- JOBS -
1. In the article about La Valencia hotel's 90th year, why does the hotel aim to be "classically vintage" rather than only historic? Answer in one to three sentences.
2. Write a continuation of the article about La Valencia hotel's 90th year, picking up right after its final sentence.

- SELECTED EXTRACT -
## start
La Valencia marks a milestone

Posted on Dec. 5, 2016

When it comes to anything labeled “historic,” there’s a fine line between being a classic and becoming a relic. It’s a line of which La Valencia, the iconic La Jolla hotel, doesn’t want to cross to the wrong side. “We’re always going to be historic, but we really strive to be ‘classically vintage,’ which allows us to be more edgy, grow with each generation, and make sure we’re not getting pigeonholed into something that’s not relevant anymore,” says Mark Dibella, La Valencia’s managing director.

“The Pink Lady” Turns 90
La Valencia Hotel

The history of this central fixture of downtown La Jolla features a colorful 90-year evolution flecked with Hollywood glamour, arts, literature, and even war. For the first 40 years it was luxury apartments, then an apartment hotel and popular rest stop for celebrities between the Del Mar Race Track and Tijuana casinos. The hotel’s eateries made La Valencia  a culinary destination in an area relatively devoid of top-quality restaurants at the time.

“The Pink Lady” Turns 90
The outdoor patio of The Surf Room (now THE MED) hosts a business luncheon in the late 1960s

Legend has it that La Jolla fixture Gregory Peck came up with the idea for the La Jolla Playhouse in the hotel lobby, where he regularly gathered with friends. Theodore Geisel penned some of his Dr. Seuss works at the hotel, inspired by his view of some odd-looking trees in the adjacent Ellen Browning Scripps Park. Novelist Raymond Chandler even mentions the hotel and Whaling Bar in his books. Perhaps one of the most beloved visitors, though, is Selma Malk, who checked in to La Valencia 33 years ago, and never left; the hotel has even named a cocktail after her. During World War II, its tower was used as a lookout against a potential Japanese invasion. La Valencia has also played a part in the evolution of both the La Jolla Music Society and the La Jolla Historical Society.

“I love the idea that things that are so renowned for San Diego, La Jolla, and the country started somewhat as an idea or a thought under our roof,” says Dibella.
## end
- RAW RECORDS -
## start
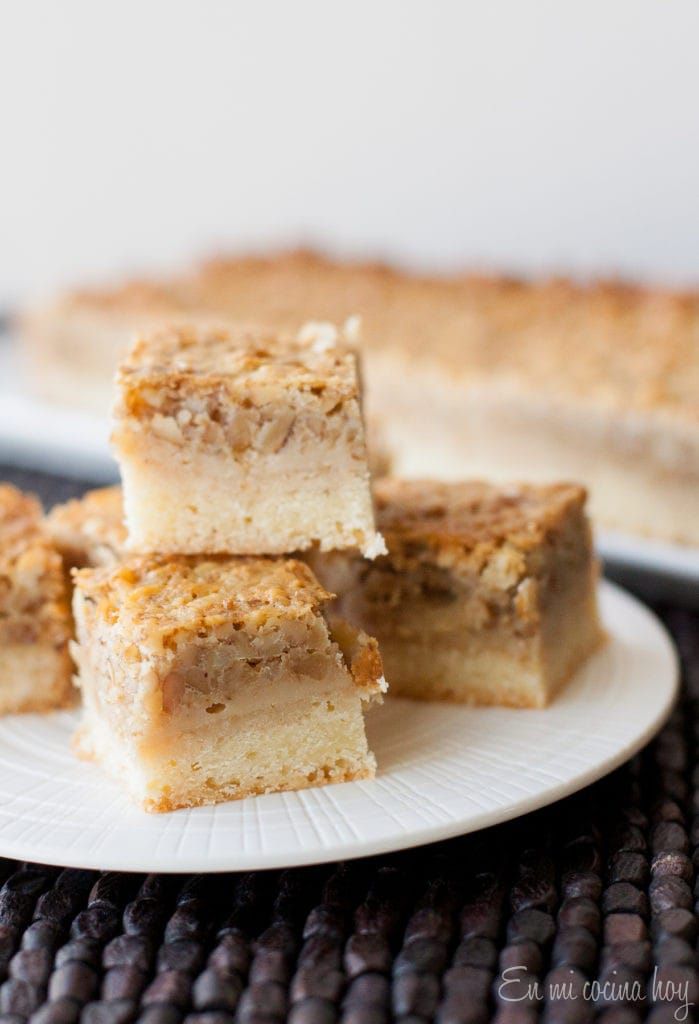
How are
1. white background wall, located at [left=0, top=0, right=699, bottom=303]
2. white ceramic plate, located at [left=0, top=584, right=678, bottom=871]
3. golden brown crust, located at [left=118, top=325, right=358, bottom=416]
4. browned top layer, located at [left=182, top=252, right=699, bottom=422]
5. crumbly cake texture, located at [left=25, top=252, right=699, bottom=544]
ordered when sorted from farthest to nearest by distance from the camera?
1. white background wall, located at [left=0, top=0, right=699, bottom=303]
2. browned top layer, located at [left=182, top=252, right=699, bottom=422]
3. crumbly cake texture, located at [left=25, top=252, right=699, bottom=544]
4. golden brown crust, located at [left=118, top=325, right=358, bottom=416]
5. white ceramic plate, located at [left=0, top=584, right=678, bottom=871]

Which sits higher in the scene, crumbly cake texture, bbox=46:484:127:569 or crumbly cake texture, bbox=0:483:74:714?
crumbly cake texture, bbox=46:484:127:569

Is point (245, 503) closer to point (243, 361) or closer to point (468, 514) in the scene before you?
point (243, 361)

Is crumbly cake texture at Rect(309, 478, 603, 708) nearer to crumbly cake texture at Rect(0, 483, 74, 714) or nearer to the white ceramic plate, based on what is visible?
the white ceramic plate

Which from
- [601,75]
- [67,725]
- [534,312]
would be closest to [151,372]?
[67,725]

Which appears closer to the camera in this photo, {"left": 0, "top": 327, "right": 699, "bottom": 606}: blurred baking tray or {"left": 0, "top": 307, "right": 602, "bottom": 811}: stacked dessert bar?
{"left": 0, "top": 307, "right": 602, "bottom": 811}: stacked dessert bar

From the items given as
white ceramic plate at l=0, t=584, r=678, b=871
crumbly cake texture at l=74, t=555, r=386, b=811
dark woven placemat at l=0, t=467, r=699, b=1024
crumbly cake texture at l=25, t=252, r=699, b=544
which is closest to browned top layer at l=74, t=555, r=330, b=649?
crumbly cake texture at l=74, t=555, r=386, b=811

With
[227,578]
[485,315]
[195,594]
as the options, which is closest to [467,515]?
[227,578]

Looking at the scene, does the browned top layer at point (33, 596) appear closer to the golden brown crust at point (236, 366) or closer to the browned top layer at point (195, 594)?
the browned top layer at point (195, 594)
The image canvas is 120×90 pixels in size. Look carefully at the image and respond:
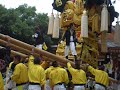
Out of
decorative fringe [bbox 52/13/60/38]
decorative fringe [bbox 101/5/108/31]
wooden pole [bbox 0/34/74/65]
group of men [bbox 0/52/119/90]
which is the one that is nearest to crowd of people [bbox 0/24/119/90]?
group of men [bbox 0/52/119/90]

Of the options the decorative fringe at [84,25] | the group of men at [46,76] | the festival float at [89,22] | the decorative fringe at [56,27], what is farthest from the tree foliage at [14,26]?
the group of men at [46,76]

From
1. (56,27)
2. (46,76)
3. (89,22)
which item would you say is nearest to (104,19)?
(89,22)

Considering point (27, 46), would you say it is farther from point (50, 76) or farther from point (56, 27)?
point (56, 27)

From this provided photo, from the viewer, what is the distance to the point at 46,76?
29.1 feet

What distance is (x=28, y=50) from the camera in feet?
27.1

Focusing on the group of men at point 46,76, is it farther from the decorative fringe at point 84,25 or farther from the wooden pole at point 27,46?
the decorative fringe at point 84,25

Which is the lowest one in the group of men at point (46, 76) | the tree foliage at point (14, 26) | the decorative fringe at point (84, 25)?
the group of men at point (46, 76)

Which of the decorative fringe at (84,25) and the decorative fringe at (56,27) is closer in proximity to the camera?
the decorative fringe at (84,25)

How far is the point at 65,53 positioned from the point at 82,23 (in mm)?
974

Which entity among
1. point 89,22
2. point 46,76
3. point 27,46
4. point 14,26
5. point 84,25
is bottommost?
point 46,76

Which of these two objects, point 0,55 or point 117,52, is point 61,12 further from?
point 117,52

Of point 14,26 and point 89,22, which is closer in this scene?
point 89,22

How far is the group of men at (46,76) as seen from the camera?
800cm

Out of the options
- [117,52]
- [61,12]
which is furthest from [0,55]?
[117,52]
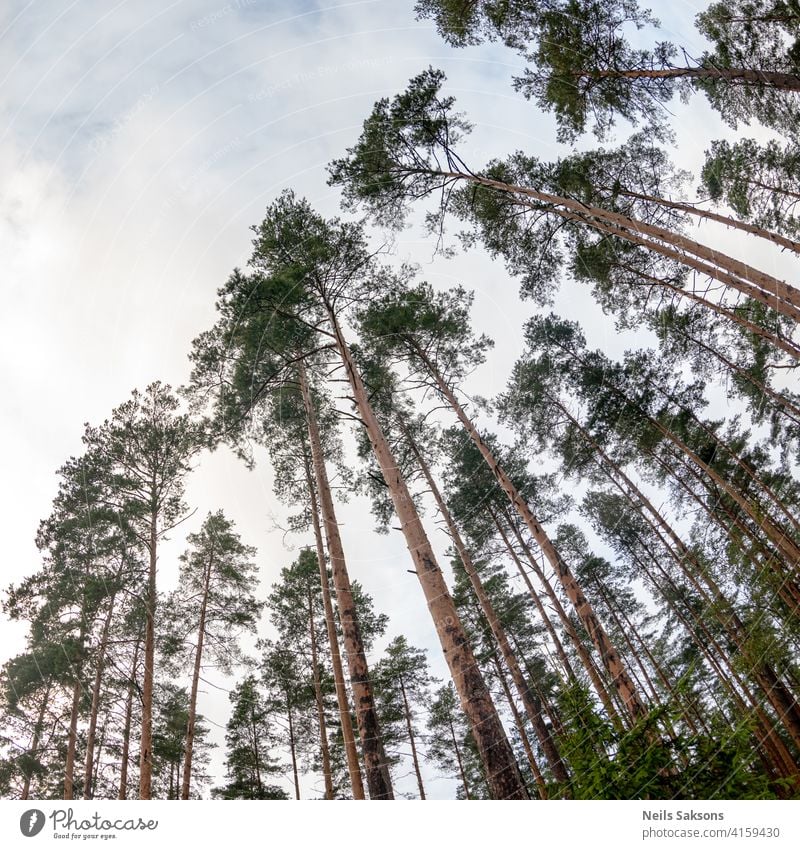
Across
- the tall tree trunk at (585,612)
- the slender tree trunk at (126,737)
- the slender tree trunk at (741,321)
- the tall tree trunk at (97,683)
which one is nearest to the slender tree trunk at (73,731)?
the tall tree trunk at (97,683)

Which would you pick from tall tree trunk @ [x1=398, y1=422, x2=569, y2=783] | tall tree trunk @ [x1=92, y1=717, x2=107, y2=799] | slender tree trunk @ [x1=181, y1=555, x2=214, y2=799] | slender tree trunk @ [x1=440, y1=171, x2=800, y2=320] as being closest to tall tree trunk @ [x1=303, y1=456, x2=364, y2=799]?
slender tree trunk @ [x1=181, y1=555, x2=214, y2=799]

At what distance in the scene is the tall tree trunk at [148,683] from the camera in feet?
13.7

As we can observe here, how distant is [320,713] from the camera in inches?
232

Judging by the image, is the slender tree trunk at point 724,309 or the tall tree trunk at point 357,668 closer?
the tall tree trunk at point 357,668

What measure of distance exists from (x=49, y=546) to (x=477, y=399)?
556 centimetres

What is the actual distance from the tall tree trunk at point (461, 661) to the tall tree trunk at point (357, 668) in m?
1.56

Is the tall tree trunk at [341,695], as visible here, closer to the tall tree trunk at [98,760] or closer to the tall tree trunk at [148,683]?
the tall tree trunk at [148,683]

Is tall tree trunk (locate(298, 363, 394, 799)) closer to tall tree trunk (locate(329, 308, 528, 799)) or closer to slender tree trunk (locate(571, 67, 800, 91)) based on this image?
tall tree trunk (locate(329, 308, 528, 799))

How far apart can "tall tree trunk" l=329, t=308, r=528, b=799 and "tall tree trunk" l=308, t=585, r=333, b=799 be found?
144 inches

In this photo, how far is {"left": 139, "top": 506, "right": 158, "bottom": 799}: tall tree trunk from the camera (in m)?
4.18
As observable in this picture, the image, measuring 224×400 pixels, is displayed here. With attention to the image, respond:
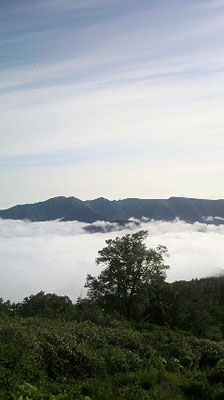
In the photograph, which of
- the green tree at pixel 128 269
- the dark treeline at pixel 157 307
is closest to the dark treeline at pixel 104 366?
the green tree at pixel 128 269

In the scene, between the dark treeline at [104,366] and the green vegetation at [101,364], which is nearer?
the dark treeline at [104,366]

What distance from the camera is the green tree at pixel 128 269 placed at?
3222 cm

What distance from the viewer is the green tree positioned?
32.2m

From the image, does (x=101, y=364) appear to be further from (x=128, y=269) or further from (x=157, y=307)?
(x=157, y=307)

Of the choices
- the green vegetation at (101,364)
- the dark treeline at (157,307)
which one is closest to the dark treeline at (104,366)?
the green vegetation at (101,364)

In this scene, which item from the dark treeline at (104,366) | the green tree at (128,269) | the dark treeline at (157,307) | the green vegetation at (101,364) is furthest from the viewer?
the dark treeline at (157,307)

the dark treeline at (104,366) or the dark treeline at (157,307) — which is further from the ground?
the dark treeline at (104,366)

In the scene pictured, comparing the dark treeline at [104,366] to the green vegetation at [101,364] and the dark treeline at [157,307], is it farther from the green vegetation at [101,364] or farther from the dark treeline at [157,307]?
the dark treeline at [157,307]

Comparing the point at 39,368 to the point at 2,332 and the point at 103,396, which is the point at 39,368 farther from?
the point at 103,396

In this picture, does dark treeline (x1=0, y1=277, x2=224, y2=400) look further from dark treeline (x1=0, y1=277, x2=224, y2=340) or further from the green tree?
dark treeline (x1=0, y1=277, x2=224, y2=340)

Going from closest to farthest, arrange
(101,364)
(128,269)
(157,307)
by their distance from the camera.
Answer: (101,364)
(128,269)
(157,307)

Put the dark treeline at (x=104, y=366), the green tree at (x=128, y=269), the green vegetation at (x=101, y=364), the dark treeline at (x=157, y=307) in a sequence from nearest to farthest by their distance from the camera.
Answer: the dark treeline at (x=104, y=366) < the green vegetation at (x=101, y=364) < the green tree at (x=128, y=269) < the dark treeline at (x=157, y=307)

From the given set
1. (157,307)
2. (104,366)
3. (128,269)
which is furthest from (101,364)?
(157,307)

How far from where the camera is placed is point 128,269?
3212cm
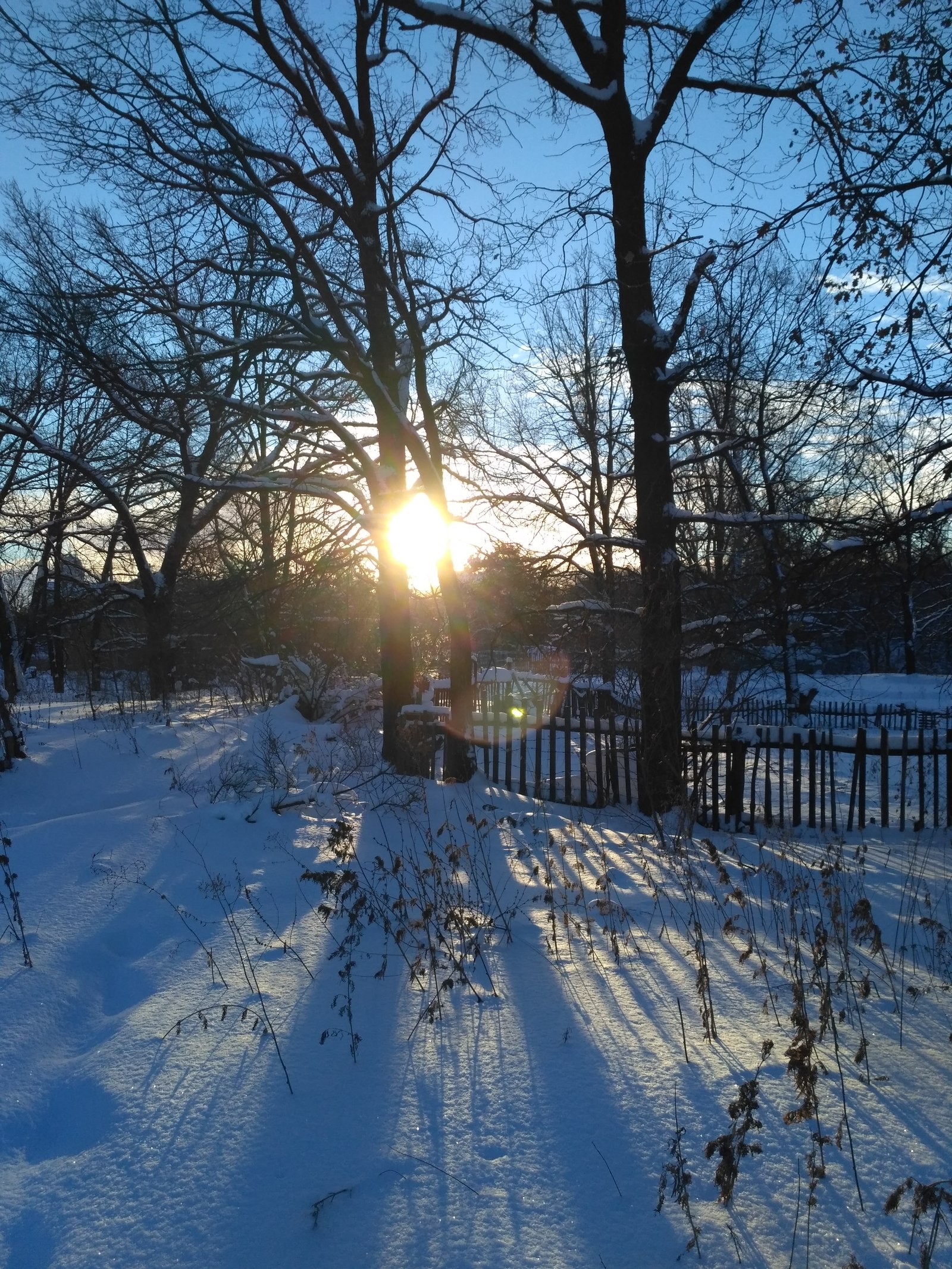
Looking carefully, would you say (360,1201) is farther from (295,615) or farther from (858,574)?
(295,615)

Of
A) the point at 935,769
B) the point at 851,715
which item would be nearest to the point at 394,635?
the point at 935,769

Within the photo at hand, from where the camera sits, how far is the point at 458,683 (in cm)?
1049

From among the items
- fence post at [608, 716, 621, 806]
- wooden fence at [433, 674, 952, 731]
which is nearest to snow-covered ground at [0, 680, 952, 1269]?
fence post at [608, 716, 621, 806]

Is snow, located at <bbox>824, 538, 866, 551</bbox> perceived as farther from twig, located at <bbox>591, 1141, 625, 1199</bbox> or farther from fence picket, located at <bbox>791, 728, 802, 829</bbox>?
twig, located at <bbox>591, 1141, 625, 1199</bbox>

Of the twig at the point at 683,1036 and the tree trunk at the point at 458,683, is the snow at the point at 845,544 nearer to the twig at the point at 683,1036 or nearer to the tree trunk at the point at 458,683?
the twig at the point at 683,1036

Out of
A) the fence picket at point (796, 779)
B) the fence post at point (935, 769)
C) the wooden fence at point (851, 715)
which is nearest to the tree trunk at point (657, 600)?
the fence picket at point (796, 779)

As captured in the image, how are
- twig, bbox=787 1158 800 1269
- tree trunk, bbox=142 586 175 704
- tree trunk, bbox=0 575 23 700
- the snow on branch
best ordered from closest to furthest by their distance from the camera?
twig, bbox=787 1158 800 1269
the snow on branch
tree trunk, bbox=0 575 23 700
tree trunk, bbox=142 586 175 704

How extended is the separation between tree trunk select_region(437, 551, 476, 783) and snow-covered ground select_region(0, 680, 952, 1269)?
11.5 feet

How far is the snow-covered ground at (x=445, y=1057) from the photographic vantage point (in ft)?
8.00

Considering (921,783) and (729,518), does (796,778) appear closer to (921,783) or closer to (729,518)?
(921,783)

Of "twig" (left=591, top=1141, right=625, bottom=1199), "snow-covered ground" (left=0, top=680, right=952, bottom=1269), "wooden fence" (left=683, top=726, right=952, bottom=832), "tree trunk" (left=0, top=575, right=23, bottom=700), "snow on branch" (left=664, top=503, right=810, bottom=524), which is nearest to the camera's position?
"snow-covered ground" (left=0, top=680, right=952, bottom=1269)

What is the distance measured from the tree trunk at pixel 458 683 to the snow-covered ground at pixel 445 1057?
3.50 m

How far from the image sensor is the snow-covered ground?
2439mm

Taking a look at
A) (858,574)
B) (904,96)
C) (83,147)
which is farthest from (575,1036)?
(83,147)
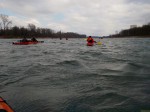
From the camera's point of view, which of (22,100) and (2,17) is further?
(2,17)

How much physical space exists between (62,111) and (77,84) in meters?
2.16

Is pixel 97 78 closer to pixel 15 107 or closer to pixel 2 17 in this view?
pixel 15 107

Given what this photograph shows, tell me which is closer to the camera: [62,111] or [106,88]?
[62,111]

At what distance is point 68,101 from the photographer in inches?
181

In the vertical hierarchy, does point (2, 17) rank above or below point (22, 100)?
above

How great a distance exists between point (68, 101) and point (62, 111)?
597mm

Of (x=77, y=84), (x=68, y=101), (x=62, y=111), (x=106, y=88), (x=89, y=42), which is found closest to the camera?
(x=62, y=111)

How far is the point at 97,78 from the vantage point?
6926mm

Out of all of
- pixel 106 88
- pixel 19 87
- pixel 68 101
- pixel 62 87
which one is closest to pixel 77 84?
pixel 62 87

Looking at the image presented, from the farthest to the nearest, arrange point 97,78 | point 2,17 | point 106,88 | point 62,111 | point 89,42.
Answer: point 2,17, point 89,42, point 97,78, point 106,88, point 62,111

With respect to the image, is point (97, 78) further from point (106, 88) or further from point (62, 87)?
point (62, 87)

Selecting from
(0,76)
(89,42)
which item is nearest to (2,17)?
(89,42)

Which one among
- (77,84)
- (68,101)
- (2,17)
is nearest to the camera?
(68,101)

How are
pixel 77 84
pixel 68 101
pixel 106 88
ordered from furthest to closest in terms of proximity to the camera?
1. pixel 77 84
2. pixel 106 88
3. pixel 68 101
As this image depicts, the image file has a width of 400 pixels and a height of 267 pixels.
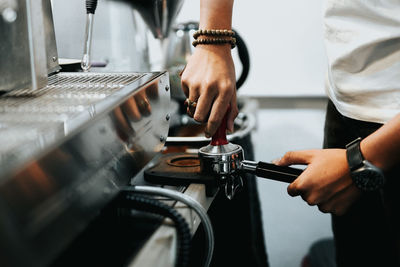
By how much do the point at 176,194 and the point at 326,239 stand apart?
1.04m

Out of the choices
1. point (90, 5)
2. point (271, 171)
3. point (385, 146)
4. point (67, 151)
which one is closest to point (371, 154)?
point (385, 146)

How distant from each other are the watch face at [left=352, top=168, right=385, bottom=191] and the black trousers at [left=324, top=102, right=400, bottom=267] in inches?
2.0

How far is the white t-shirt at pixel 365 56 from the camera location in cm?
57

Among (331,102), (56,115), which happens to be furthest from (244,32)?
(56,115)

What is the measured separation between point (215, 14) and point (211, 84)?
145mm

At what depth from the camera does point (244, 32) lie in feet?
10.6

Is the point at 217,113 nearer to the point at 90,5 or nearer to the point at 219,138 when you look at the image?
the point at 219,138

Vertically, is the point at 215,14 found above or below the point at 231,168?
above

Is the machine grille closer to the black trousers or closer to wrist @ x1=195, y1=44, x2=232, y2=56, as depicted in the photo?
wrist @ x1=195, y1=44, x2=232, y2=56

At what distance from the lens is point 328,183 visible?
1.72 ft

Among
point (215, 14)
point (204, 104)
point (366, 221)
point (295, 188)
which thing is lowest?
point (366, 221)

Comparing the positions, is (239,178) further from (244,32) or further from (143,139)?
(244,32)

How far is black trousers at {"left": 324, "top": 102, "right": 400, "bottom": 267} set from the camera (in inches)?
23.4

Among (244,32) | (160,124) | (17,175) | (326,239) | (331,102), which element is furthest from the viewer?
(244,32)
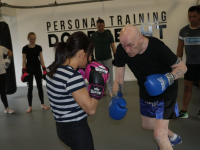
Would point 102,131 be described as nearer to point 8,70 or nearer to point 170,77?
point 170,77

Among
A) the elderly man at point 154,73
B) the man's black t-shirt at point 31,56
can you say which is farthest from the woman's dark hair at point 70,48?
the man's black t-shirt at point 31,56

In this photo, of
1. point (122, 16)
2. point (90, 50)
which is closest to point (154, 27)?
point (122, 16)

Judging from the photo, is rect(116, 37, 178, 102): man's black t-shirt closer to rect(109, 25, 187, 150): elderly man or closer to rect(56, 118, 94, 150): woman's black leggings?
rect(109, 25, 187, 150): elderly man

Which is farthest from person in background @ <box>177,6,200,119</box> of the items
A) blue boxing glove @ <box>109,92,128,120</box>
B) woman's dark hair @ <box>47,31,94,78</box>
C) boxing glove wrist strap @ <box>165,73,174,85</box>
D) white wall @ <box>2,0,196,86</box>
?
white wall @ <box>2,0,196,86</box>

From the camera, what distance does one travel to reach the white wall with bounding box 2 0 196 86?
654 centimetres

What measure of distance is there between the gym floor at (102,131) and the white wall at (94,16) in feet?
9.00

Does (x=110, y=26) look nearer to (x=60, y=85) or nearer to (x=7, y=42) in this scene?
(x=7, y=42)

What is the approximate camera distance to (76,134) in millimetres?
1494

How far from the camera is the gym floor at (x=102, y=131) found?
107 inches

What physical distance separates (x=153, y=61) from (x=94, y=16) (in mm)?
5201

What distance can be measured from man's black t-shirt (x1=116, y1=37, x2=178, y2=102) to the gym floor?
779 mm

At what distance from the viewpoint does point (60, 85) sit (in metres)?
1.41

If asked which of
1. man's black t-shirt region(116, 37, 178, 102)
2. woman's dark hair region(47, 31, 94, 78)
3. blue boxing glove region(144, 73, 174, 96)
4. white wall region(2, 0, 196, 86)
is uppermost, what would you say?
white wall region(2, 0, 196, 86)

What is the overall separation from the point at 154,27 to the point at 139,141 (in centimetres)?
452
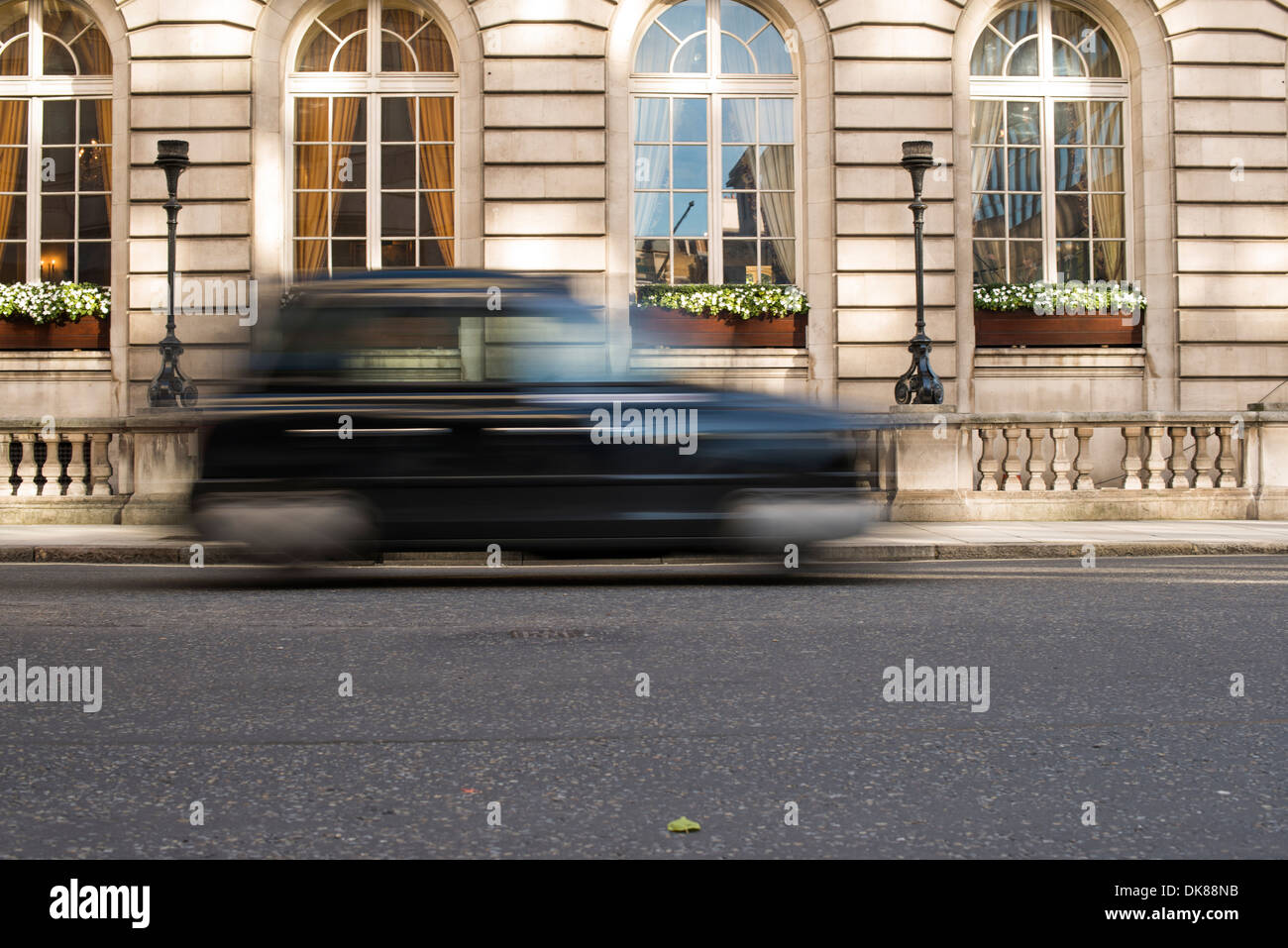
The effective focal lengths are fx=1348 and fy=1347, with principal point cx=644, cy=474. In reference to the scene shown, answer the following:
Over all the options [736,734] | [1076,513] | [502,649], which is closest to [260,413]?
## end
- ANSWERS TO THE EXERCISE -
1. According to managing director Mark Dibella, being "classically vintage" lets La Valencia be more edgy and grow with each generation. It also keeps the hotel from being pigeonholed into something that is no longer relevant, so it stays on the classic side of the line rather than becoming a relic.

2.
The Pink Lady, as it’s lovingly called, has in fact only been pink since the late 1950s, after its owners at the time visited two iconic pink hotels — the Royal Hawaiian and Boca Raton Resort & Club — and chose the distinctive shade to update the classic Spanish colonial white stucco. The shade, now trademarked and sold at Frazee Paint stores, is named “La Valencia Pink.” Long before the paint job, however, the “Pink Lady” moniker was derived from a tile medallion in the hotel’s Wedding Garden. On the grounds since 1928, the tile features a beautiful Spanish maiden wearing a pink dress, a true “pink lady,” gazing out at a view of the ocean that has remained virtually unchanged since that time.

“The Pink Lady” Turns 90
The “pink lady” tile in La Valencia’s wedding garden

Despite an appreciation for its storied history, La Valencia, or “La V” as it’s also known, continues to anticipate and adapt to the demands of an increasingly diverse and demanding travel consumer. Its latest introduction, the Icon Collection of three unique luxury suites, is the hotel’s take on a “presidential suite.” In mid-2017, the hotel will debut Spa La V, which Dibella says is a move that will also bring a name change: La Valencia Resort & Spa. A limited, exclusive social membership program, Club 1926, is also planned to debut next year.

To the people who call La V “your grandmother’s hotel,” Dibella replies, “It was your grandmother’s hotel if she was the sexiest woman on the block — she is an edgy girl, she has continued to reinvent herself, and I think she’s never looked better.”

La Valencia will celebrate its 90th birthday with a roaring ’20s-themed party, Gatsby Gala, on December 15. 858.454.0771, lavalencia.com   Deanna Murphy

“The Pink Lady” Turns 90
The Pink Lady puts on her holiday finest with its annual “Sea of Lights”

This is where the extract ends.